(begin)
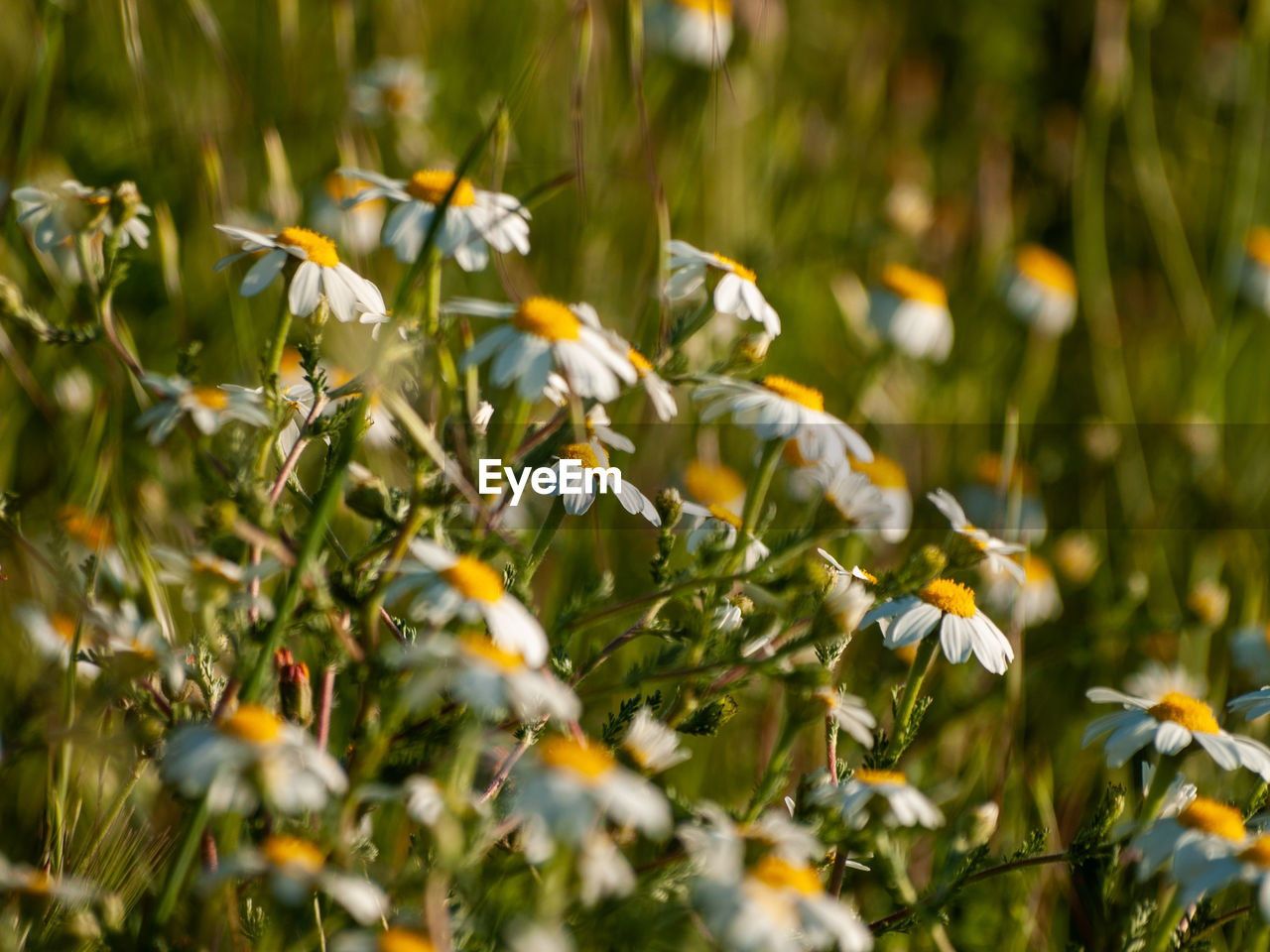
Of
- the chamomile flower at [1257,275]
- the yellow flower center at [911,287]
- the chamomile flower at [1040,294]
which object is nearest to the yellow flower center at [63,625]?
the yellow flower center at [911,287]

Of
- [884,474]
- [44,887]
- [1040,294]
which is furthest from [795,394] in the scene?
[1040,294]

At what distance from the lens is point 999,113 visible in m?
3.40

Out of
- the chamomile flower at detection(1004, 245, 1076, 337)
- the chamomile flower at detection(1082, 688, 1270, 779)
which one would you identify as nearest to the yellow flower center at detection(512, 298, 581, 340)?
the chamomile flower at detection(1082, 688, 1270, 779)

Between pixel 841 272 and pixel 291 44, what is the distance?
132 cm

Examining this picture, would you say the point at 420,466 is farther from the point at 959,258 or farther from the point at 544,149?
the point at 959,258

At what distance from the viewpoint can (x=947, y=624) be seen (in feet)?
3.46

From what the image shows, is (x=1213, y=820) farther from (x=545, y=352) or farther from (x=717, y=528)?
(x=545, y=352)

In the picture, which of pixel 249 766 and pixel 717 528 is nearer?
pixel 249 766

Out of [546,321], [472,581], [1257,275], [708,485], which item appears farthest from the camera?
[1257,275]

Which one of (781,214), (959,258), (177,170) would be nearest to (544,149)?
(781,214)

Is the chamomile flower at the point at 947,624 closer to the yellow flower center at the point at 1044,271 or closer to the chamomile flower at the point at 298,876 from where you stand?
the chamomile flower at the point at 298,876

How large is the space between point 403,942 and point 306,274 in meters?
0.56

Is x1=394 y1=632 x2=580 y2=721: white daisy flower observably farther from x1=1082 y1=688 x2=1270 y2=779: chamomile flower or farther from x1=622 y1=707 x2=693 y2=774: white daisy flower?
x1=1082 y1=688 x2=1270 y2=779: chamomile flower

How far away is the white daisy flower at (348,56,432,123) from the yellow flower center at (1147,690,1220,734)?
1.70 m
(end)
**WRITTEN EXERCISE**
Copy the part of the material that opens with the line containing "How large is" and closes with the last line of the material, keeping both ends and changing nothing.

**COMPLETE OUTPUT**
How large is the space between point 403,942 and point 306,274 in meters?
0.56

Is x1=394 y1=632 x2=580 y2=721: white daisy flower observably farther from x1=1082 y1=688 x2=1270 y2=779: chamomile flower or farther from x1=622 y1=707 x2=693 y2=774: white daisy flower?
x1=1082 y1=688 x2=1270 y2=779: chamomile flower

How far away is the white daisy flower at (348,56,432,123) from the yellow flower center at (1147,690,1220,734)?
1.70 m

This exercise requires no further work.